Head of the Ministry of Interior's Population Registry, Sasi Katzir, recently ordered the establishment of a committee of experts to create the guidelines for non-Jews seeking Israeli citizenship, after receiving permanent resident status.
The basics of the program have been published in Yedioth Ahronoth, Israel's leading newspaper.
In recent years, Israel has become a preferred choice for immigration, causing the Interior Ministry to change immigration procedures, making them tough, and making them more similar to accepted procedures in Western countries, especially the United States, Germany, Holland, and Britain.
Today, according to the law, a resident seeking to become a naturalized citizen must merely declare loyalty to the State of Israel in Hebrew.
'Only here it takes half a minute'
According to Katzir, "the whole Western world makes tough demands on those seeking citizenship, and only here does it take half a minute.
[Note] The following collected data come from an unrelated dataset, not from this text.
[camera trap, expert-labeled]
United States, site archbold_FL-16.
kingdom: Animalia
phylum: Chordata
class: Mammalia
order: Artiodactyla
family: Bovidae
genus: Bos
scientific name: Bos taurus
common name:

People here receive citizenship while barely knowing a thing about the State of Israel. Many naturalized citizens don't know at all what general elections are. It can't be that there won't be a basic test on Israeli society, government, history, rights and duties of citizens, and more."
Katzir added that "in the United States those seeking citizenship are required to sing the national anthem, with us it is a problematic issue for some of those being naturalized, and we will examine this thoroughly."
According to recommendations, the test will take one of two forms: A test of basic terms that will include 100 questions, or a course in citizenship with an examination at the end, as carried out in the United States.
Dora Shwartz, of the Interior Ministry, added that the citizenship ceremony will turn into an official State ceremony – instead of the minute long declaration that takes place today, in the room of the population register's office.